Stored records:
.....
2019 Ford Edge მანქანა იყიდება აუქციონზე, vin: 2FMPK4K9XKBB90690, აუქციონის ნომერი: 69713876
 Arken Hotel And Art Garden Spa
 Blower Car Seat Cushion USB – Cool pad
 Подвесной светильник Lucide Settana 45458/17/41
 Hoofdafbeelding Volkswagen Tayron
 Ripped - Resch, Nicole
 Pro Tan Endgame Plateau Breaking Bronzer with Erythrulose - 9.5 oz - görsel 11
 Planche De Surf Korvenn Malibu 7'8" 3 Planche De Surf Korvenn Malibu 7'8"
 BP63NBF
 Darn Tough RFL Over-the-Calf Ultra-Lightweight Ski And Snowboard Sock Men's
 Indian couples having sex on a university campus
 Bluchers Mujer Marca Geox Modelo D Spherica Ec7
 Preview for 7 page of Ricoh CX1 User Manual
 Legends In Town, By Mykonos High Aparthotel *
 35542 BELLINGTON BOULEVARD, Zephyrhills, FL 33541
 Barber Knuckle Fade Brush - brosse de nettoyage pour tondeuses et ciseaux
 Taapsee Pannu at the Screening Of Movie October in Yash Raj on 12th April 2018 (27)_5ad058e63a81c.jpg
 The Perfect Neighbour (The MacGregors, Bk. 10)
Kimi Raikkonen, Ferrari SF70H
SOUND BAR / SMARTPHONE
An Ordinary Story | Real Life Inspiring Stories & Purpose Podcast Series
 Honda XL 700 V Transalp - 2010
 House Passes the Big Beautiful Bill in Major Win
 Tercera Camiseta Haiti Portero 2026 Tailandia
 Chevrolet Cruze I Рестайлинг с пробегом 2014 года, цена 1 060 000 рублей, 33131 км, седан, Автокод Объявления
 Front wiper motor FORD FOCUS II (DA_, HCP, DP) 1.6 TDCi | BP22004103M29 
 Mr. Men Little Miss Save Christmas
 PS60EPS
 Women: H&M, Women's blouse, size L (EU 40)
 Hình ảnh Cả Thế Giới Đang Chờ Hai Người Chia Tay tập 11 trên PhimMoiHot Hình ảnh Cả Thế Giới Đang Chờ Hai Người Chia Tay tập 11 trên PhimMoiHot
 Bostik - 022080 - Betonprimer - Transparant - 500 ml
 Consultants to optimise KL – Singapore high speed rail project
.....
### TASK:
Count the rows above that contain the string "Neighbour". Reply with the number alone.

### TASK ANSWER:
1